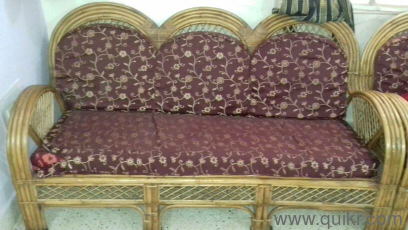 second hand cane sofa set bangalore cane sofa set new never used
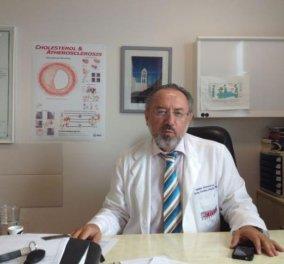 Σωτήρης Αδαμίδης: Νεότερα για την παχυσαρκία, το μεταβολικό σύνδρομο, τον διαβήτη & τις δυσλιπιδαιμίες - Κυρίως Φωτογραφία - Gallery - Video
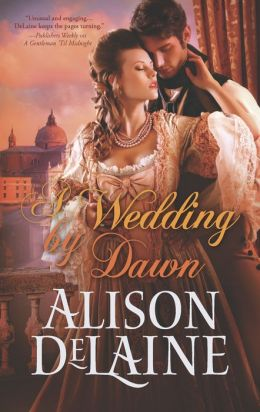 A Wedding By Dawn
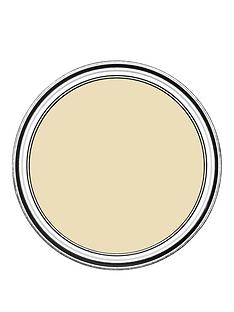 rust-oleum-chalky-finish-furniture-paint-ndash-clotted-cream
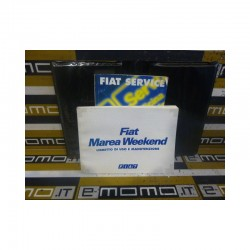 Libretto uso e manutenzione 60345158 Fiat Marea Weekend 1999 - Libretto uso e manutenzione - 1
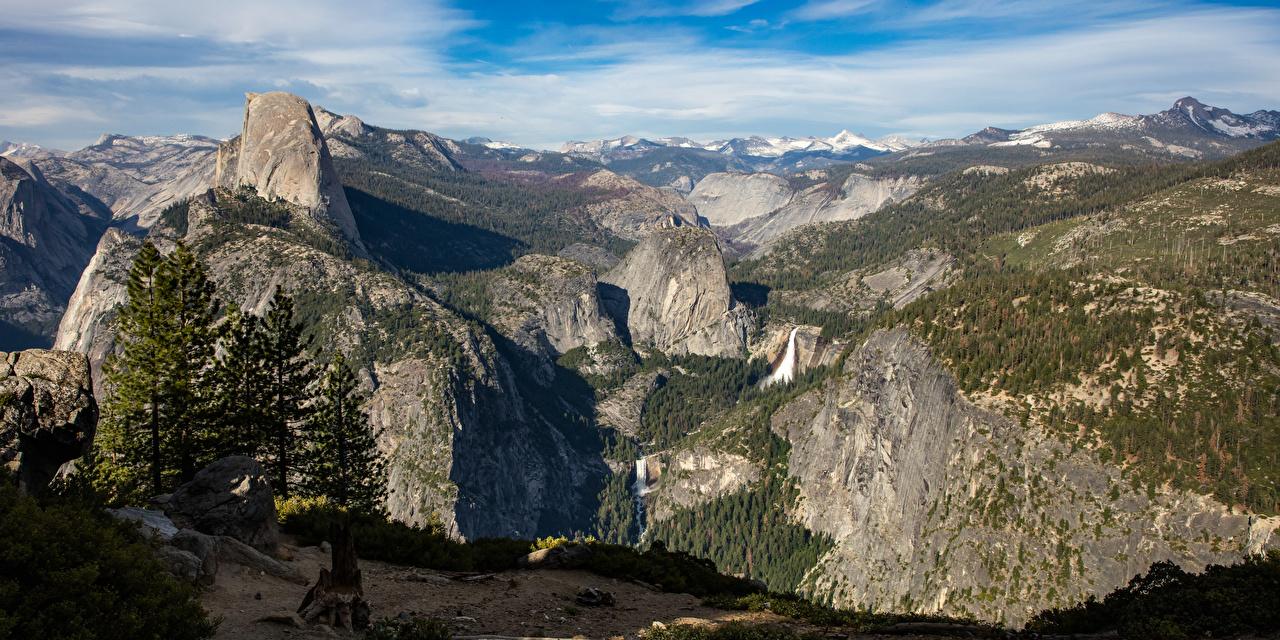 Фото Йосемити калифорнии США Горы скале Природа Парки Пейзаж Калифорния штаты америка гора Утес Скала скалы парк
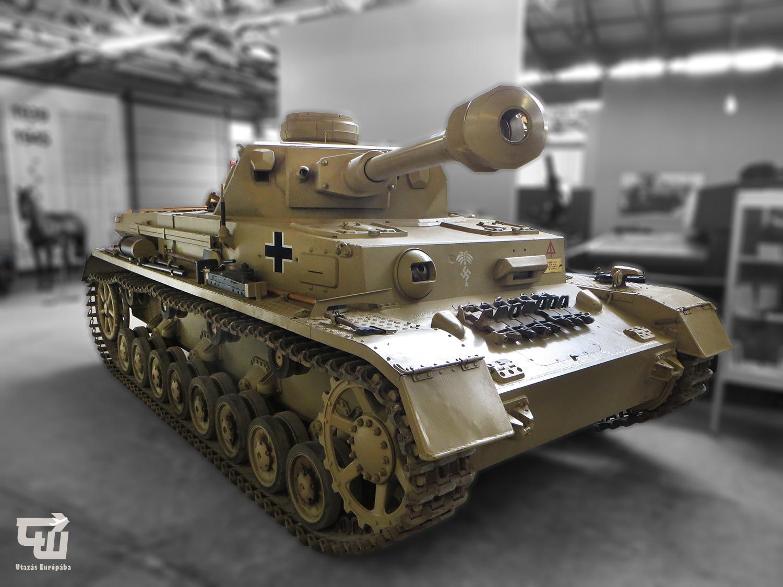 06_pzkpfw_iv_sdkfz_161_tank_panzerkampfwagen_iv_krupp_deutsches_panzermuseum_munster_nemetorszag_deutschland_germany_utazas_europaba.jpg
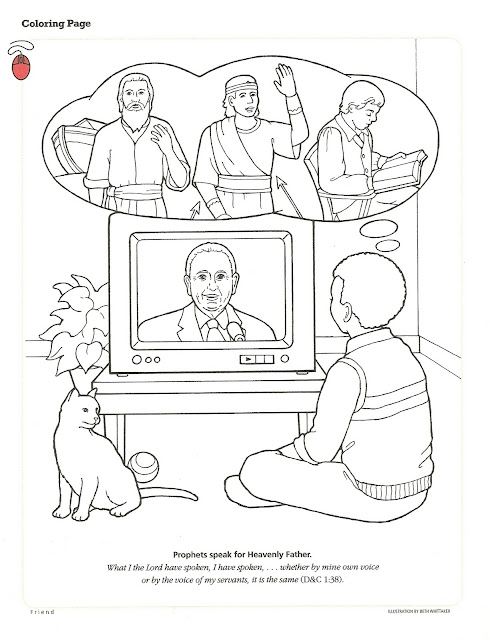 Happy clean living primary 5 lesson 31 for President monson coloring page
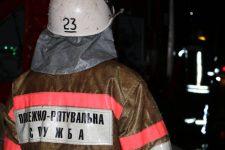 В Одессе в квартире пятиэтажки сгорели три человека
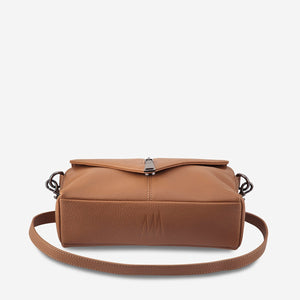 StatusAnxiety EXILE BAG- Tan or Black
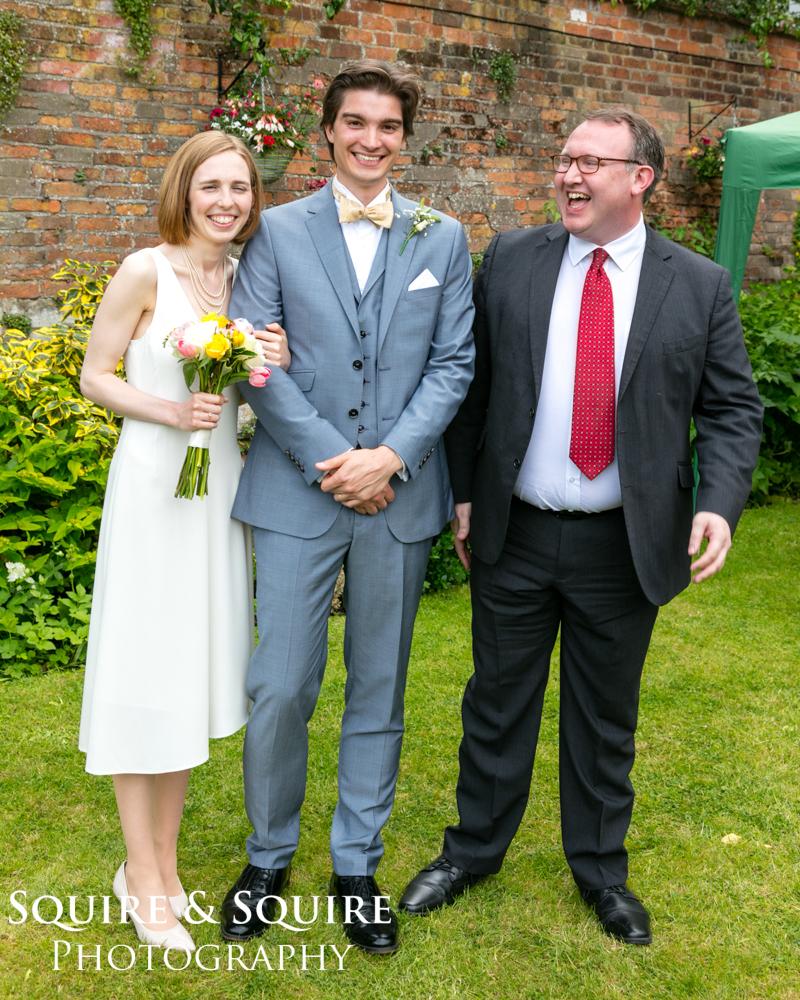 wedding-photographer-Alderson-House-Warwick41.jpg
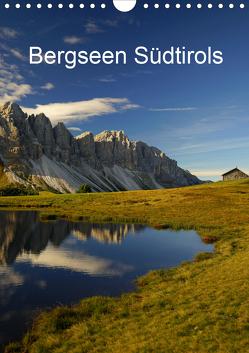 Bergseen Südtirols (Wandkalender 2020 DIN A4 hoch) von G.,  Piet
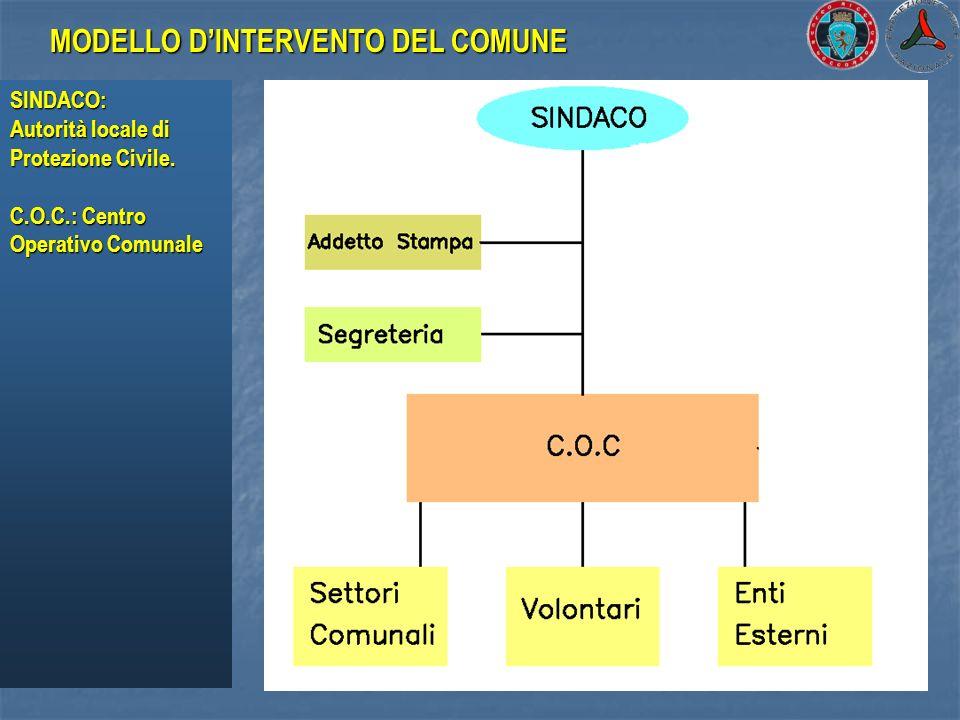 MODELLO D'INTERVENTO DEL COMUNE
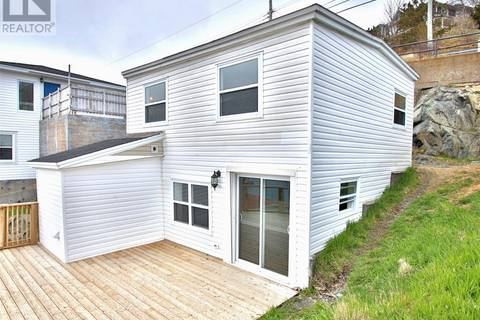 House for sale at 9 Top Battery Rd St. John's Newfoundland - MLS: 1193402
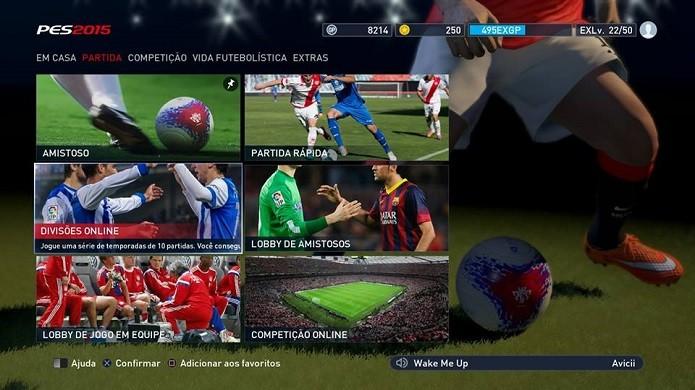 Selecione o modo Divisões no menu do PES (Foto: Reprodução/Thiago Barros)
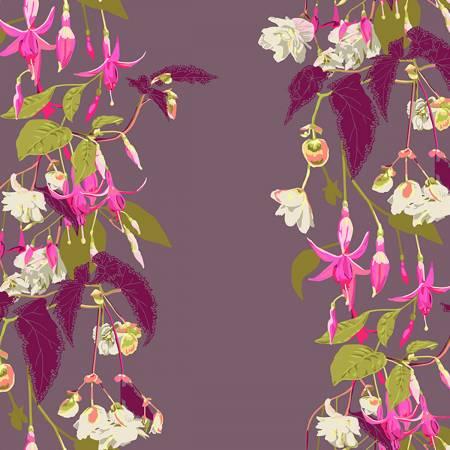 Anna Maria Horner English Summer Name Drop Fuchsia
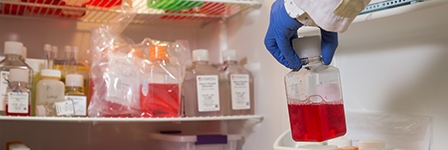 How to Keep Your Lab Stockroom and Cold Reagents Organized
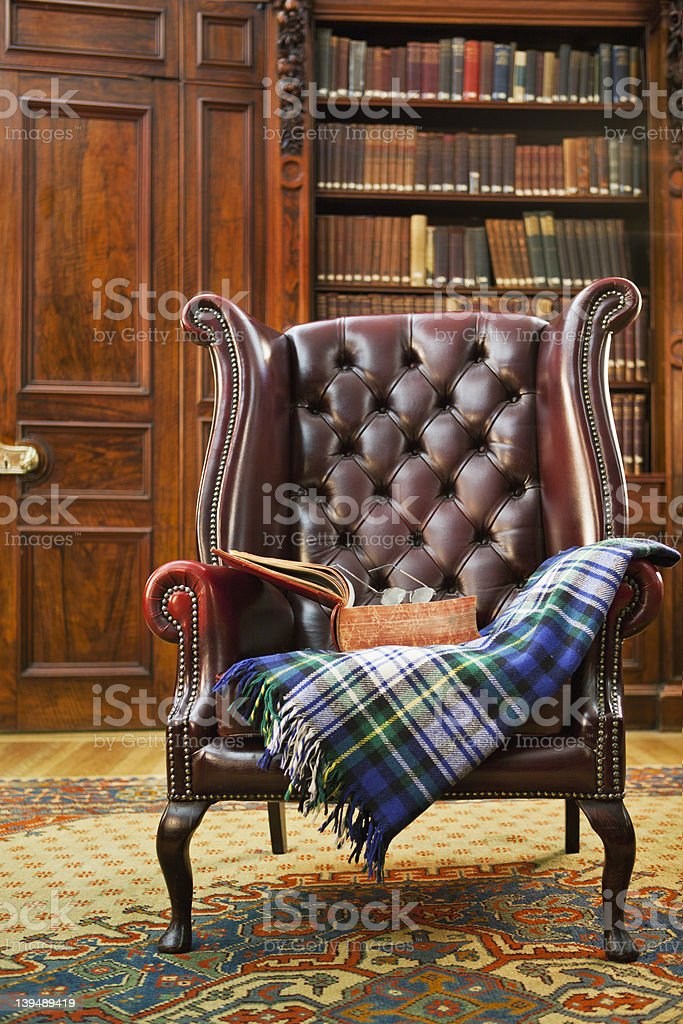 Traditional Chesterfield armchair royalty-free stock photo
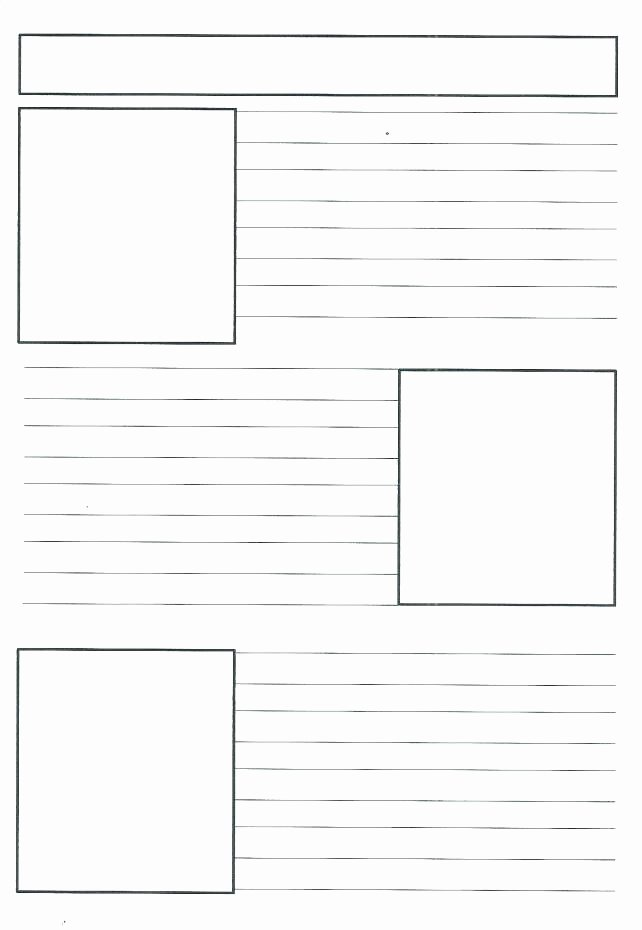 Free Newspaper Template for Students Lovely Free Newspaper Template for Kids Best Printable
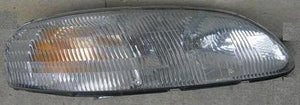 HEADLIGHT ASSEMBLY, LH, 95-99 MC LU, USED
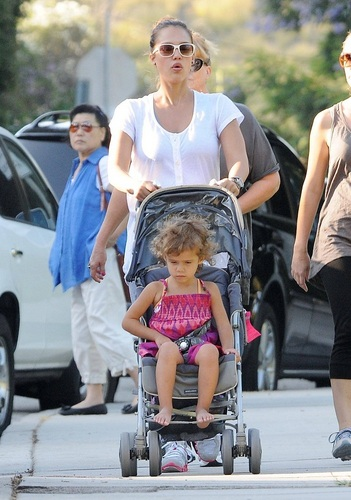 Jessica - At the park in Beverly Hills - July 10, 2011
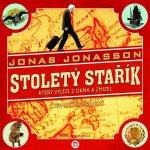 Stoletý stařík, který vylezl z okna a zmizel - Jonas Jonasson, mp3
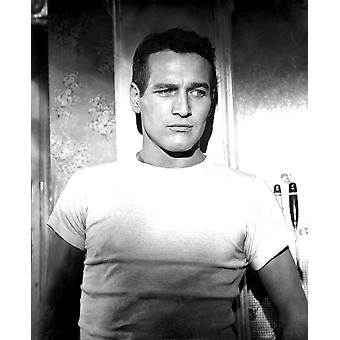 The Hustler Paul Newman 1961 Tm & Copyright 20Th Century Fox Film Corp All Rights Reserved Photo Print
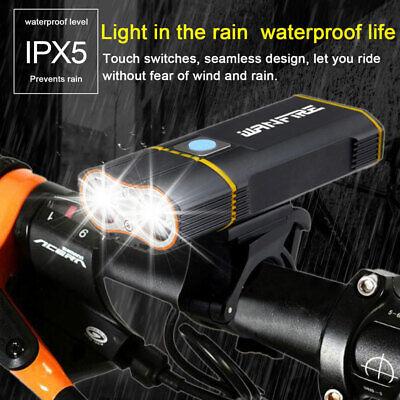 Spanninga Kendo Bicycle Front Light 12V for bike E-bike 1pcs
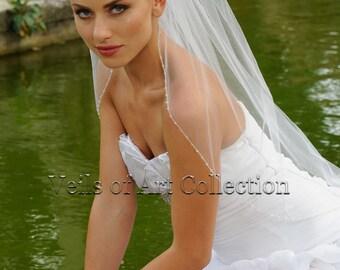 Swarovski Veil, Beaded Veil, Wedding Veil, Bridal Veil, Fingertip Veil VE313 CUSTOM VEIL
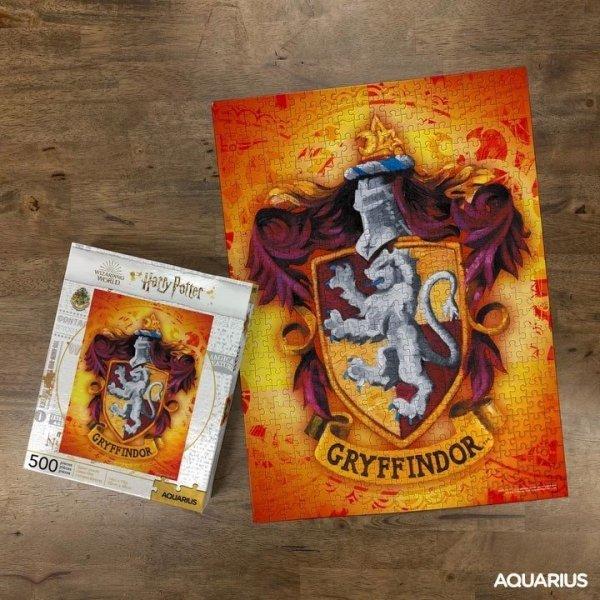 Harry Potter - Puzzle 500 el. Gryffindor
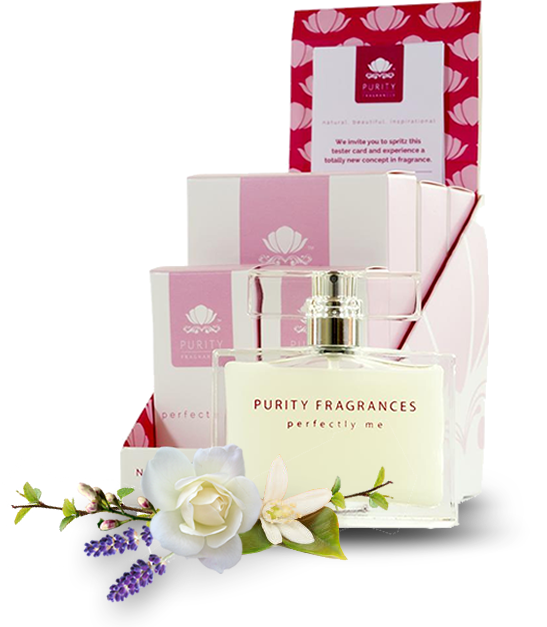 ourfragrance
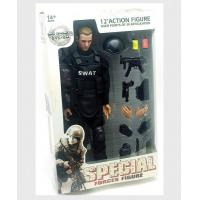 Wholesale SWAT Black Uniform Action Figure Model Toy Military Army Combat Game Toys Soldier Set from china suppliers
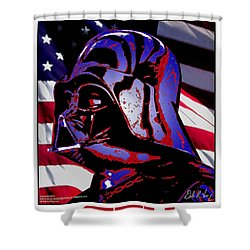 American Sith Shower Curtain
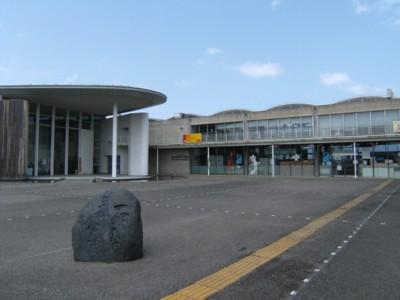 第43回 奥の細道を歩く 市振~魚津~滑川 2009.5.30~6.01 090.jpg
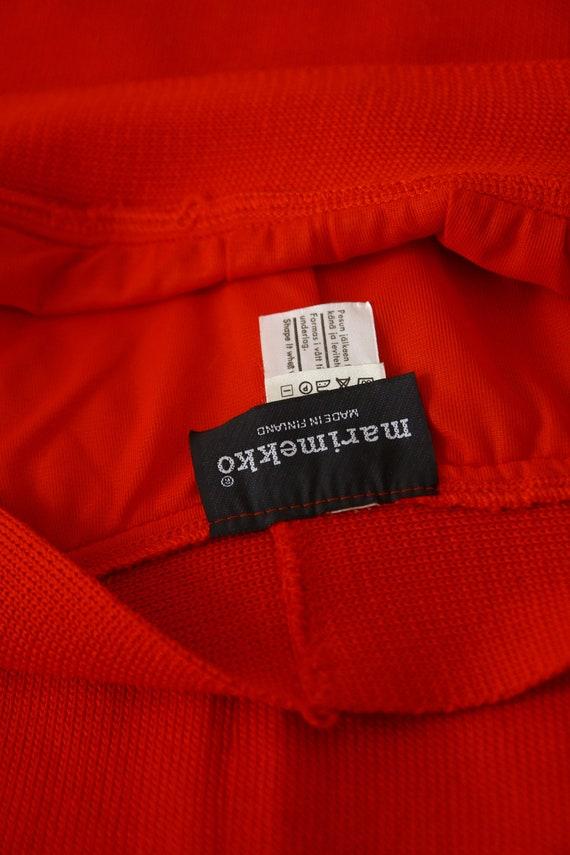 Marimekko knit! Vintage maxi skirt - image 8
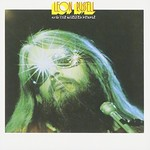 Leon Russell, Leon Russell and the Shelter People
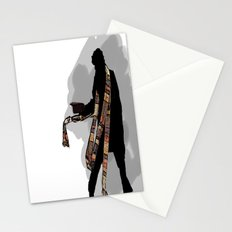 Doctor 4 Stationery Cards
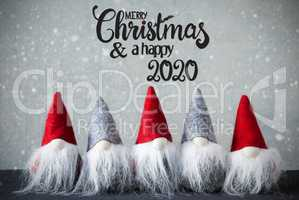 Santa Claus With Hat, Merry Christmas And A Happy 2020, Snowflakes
--*--
— Problem to solve —
In the data above, please extract the lines from the first one through the line with "House for sale", exactly, and keep pictures out.

— Output below —
 second hand cane sofa set bangalore cane sofa set new never used
 Σωτήρης Αδαμίδης: Νεότερα για την παχυσαρκία, το μεταβολικό σύνδρομο, τον διαβήτη & τις δυσλιπιδαιμίες - Κυρίως Φωτογραφία - Gallery - Video
 A Wedding By Dawn
 rust-oleum-chalky-finish-furniture-paint-ndash-clotted-cream
 Libretto uso e manutenzione 60345158 Fiat Marea Weekend 1999 - Libretto uso e manutenzione - 1
 Фото Йосемити калифорнии США Горы скале Природа Парки Пейзаж Калифорния штаты америка гора Утес Скала скалы парк
 06_pzkpfw_iv_sdkfz_161_tank_panzerkampfwagen_iv_krupp_deutsches_panzermuseum_munster_nemetorszag_deutschland_germany_utazas_europaba.jpg
 Happy clean living primary 5 lesson 31 for President monson coloring page
 В Одессе в квартире пятиэтажки сгорели три человека
 StatusAnxiety EXILE BAG- Tan or Black
 wedding-photographer-Alderson-House-Warwick41.jpg
 Bergseen Südtirols (Wandkalender 2020 DIN A4 hoch) von G.,  Piet
 MODELLO D'INTERVENTO DEL COMUNE
 House for sale at 9 Top Battery Rd St. John's Newfoundland - MLS: 1193402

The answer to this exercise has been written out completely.